Yes, you can “be the media” by being savvy on social, and you’ll generate a few leads. But if you’re a lender who’s serious about reaching high-intent customers at scale, it’s not just a guerrilla social game. You must learn the aggregator game.

And the good news is that marketing and point of sale software you’ve been investing in enables you to run this game confidently, and properly measure return on investment (more on this next time).

Finally, let’s look at real estate agent leads.

Again, the company is looking to double lead revenue. Real estate agents committed to Zillow leads will get two lifts:

1. Sellers asking Zillow to make them purchase offers every five minutes translates into $100 million in demand value per day, yet they’ve only bought 686 homes from sellers since they got started in April 2018.

This means most sellers currently decline Zillow’s offer, and when this happens, Zillow refers them to their real estate agent partners. So Zillow Offers also serves as a massive seller intent machine, then routes those potential listings to its agents who list and close from there.

2. Buried in Zillow’s news last week were notes on how they’re experimenting with a model where agents won’t have to pay for leads up front. Instead they’d pay when the deal closes. I can’t think of an agent who wouldn’t be intrigued by that.
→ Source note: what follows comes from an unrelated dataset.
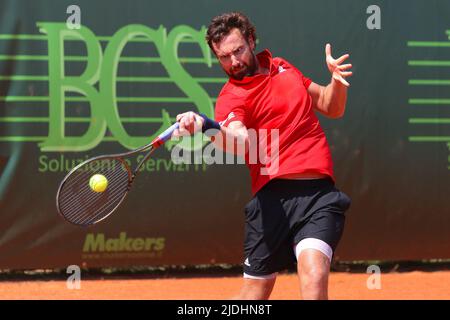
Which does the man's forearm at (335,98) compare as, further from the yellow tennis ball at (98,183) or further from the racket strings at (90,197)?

Thirteen years ago, Zillow dragged the entire housing sector into the future by giving consumers one place to view home listings. That consumer-in-control premise eventually led to 7 billion Zillow visits in 2018.

With that much traffic, they can successfully serve many masters: lenders, realtors and consumers.

So as we get closer to the busy buying season of 2019, I come back to my 2012 warning: ignore Zillow at your own risk.